A distanza di tre settimane dall’introduzione dei nuovi controlli doganali alla frontiera UK, il bilancio non sembra positivo. Secondo il rapporto pubblicato dal National Audit Office, il Regno Unito ha investito circa 4,7 miliardi di sterline per introdurre il nuovo sistema di controlli alle frontiere. Un investimento che, tuttavia, non ha ancora raggiunto i risultati sperati.
Dal 30 aprile scorso, in particolare, sono entrati in vigore i nuovi controlli (di identità, fisici o documentali) sui prodotti agroalimentari provenienti dall’Unione europea, con l’obbligo di effettuare le ispezioni presso i posti di controllo frontalieri.
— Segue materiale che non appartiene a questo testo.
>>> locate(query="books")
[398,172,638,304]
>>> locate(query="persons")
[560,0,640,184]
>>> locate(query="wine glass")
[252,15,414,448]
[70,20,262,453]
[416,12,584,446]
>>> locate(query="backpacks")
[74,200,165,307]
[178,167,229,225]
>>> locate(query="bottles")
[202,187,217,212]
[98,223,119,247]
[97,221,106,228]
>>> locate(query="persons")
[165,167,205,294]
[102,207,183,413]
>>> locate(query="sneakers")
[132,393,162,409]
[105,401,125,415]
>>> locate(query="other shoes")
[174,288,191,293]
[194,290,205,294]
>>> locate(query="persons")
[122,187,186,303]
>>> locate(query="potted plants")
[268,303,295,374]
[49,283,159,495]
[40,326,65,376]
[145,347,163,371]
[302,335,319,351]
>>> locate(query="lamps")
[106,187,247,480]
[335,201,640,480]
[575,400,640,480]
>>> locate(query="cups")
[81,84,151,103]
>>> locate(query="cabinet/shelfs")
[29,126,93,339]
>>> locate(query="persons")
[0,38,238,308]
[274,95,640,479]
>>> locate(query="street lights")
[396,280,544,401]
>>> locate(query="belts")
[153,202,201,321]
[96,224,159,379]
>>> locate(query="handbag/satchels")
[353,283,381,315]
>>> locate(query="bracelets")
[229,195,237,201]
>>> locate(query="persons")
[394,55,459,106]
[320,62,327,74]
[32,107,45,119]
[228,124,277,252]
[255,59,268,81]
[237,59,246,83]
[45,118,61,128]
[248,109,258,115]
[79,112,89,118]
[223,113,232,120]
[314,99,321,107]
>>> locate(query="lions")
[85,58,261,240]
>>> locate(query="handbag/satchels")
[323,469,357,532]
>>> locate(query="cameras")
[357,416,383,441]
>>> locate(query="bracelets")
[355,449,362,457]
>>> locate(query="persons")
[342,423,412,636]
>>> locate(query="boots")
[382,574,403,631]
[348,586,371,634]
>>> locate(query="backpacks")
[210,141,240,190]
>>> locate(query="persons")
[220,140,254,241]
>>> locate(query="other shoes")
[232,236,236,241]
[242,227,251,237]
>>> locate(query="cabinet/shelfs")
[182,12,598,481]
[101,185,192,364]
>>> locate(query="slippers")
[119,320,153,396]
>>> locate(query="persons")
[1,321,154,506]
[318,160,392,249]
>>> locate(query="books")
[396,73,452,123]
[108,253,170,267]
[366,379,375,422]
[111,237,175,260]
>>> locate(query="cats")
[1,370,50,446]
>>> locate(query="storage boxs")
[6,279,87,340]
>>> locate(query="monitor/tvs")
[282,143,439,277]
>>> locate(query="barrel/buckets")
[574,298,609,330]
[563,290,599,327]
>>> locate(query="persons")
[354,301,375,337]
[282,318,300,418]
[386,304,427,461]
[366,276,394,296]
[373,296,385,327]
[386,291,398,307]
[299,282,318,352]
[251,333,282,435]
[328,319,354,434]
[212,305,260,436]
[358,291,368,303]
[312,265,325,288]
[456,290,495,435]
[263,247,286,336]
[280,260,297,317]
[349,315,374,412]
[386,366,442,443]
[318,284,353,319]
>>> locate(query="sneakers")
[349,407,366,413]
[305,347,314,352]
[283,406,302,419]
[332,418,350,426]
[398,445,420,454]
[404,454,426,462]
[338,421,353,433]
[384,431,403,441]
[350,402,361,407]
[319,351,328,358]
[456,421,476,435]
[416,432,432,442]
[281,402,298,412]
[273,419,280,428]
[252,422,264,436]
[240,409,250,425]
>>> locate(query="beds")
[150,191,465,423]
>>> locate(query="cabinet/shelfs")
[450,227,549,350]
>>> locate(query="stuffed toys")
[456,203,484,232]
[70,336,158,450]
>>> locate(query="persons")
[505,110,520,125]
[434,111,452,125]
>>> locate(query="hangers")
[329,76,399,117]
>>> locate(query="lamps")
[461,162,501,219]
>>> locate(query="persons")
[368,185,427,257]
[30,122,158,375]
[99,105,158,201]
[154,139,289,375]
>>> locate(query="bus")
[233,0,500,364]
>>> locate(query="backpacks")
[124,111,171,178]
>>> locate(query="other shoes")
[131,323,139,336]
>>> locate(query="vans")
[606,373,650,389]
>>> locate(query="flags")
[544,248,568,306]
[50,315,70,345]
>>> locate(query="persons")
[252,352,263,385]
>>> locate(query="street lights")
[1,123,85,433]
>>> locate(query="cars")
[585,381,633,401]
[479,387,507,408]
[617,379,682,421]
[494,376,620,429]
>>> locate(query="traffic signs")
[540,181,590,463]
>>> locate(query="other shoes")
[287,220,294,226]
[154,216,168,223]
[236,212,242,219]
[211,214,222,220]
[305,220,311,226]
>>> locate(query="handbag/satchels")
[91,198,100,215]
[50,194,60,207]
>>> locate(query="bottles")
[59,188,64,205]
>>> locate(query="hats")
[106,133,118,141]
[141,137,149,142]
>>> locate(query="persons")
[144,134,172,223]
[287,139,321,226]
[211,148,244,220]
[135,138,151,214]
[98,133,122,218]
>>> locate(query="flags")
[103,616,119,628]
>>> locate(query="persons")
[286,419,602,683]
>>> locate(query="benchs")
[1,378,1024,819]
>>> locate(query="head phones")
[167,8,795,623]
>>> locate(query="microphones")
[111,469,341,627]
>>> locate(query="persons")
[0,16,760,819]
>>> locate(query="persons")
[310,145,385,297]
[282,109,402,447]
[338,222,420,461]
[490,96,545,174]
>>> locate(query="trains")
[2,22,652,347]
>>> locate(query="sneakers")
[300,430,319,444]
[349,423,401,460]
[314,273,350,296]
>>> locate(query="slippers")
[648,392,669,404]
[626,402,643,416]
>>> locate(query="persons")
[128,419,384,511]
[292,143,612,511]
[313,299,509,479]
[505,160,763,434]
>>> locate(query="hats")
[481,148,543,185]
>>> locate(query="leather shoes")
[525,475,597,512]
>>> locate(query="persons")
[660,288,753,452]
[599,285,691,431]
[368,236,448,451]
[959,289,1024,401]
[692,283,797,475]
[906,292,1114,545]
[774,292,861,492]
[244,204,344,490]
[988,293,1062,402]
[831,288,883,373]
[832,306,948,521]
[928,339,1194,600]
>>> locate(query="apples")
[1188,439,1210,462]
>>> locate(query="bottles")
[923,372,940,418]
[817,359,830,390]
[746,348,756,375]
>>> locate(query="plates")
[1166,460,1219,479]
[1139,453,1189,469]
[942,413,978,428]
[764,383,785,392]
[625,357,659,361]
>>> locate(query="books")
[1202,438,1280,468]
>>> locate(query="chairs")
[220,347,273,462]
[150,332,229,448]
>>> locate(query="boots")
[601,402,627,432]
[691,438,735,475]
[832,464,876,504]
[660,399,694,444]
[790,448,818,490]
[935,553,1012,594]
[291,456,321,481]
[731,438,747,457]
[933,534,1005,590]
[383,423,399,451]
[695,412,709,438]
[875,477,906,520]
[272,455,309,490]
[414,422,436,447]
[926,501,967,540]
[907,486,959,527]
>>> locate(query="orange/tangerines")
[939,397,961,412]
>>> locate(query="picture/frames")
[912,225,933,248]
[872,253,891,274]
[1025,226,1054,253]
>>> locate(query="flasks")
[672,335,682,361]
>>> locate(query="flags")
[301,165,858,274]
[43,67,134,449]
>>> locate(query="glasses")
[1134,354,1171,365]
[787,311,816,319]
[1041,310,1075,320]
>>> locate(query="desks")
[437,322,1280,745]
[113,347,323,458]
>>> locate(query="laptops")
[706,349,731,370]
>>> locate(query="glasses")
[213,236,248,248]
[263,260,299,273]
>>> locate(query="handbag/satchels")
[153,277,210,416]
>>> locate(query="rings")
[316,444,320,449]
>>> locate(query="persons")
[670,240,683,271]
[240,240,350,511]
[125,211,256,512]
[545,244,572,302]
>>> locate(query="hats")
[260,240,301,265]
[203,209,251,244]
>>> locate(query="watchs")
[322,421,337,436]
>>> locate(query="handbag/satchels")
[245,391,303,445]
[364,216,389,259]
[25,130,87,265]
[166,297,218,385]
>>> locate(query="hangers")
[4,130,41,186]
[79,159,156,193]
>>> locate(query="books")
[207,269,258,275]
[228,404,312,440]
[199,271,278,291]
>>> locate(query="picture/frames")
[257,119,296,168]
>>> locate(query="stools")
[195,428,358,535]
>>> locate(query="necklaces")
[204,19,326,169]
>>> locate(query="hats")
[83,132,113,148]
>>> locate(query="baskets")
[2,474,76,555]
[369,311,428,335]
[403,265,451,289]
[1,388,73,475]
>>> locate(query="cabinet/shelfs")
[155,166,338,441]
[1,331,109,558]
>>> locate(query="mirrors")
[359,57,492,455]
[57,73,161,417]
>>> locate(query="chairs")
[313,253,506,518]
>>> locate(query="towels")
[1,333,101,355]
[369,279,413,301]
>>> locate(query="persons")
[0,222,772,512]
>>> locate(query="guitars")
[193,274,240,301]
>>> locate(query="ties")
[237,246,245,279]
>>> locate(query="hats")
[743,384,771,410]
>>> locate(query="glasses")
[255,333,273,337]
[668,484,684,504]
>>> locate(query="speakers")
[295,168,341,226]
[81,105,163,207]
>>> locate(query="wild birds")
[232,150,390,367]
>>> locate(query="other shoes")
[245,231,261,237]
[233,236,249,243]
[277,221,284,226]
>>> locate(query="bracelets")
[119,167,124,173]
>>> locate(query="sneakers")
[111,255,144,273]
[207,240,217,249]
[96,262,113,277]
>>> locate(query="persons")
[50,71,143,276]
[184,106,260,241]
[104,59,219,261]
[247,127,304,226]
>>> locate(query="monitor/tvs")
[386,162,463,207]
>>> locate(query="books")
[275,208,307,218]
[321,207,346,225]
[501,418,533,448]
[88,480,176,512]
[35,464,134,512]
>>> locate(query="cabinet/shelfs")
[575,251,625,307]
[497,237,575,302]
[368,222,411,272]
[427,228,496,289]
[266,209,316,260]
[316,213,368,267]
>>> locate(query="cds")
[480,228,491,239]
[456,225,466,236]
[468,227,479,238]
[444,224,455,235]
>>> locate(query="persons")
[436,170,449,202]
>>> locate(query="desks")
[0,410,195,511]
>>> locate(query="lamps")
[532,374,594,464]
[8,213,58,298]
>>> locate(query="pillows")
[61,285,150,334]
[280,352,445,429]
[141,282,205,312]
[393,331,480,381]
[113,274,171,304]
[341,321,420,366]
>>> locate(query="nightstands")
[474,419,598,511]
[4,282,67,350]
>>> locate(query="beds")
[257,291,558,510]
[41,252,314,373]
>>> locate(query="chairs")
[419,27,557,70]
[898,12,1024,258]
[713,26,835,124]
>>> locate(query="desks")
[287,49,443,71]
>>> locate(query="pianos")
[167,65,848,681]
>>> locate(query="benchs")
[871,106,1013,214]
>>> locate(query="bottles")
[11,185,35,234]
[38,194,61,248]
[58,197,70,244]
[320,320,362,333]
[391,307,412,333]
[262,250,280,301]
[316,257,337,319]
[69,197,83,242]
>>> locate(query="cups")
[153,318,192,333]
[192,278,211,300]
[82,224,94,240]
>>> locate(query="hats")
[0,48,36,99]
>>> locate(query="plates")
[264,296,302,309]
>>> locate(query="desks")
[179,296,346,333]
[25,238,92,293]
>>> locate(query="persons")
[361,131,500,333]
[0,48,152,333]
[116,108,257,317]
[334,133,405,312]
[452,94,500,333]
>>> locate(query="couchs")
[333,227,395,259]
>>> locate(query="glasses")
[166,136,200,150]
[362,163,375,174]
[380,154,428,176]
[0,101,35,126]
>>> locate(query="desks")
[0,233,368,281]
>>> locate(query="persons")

Già a gennaio, tuttavia, il Governo UK aveva segnalato la mancanza di personale, presso le autorità sanitarie portuali, per effettuare le ispezioni necessarie, evidenziando una situazione critica, che avrebbe reso difficile l’introduzione di verifiche puntuali e ordinate.
A ciò si aggiunge anche l’interruzione del sistema informatico che nelle scorse settimane ha causato veri e propri colli di bottiglia presso i posti di frontiera, causando fino a 20 ore di ritardi nei trasporti.
In questo contesto, cresce la preoccupazione delle imprese UK che importano prodotti agroalimentari dall’UE. Secondo le stime, a causa dei nuovi controlli, ogni azienda britannica sosterrà circa 225 mila sterline di spese. Un costo che, secondo il Regno Unito, è trascurabile rispetto all’esigenza di tutelare la biosicurezza del mercato britannico. Resta però la preoccupazione per un ulteriore aumento dei prezzi, che potrebbe far crescere l’inflazione di 0,2 punti percentuali nei prossimi tre anni.
L’allarme delle aziende britanniche si riflette anche sul nostro export. Il Regno Unito rappresenta, infatti, il sesto mercato di destinazione delle nostre esportazioni, per un valore di circa 26 miliardi di euro l’anno. In particolare, l’agrifood rappresenta un settore di traino: nel 2023 la vendita di prodotti agricoli e ittici si è attestata intorno ai 340 milioni di euro, mentre gli alimentari hanno fatto registrare un valore di quasi 3 miliardi, con un aumento del 9,5%, rispetto all’anno precedente.
L’Italia è il primo fornitore di pomodori e si posiziona al primo posto anche per l’export di pasta. Molto significative le esportazioni di formaggi e prodotti caseari, mentre per la categoria degli oli di oliva, l’Italia segue la Spagna, collocandosi in seconda posizione. Molto significative anche le esportazioni di vino: il nostro Paese ha assicurato nel 2023 circa il 19% degli approvvigionamenti del Regno Unito, in volume ed il 18% in valore, collocandosi, rispettivamente, in prima e seconda posizione.
La crescita dell’export agroalimentare dovrà fare i conti con il nuovo sistema di controlli, che impone nuove sfide al Regno Unito, ma anche ai suoi fornitori. Per gli esportatori è obbligatorio, infatti, ottenere un certificato da parte dell’autorità sanitaria del Paese di partenza.
La preoccupazione delle imprese UK è dovuta anche alla nuova tariffa (tra 10 e 29 sterline per ogni prodotto). Secondo DEFRA, le piccole importazioni di pesce, salumi, salsicce, formaggi e yogurt saranno soggette a tasse che potranno arrivare fino a 145 sterline, con un nuovo aggravio di costi per le imprese importatrici britanniche.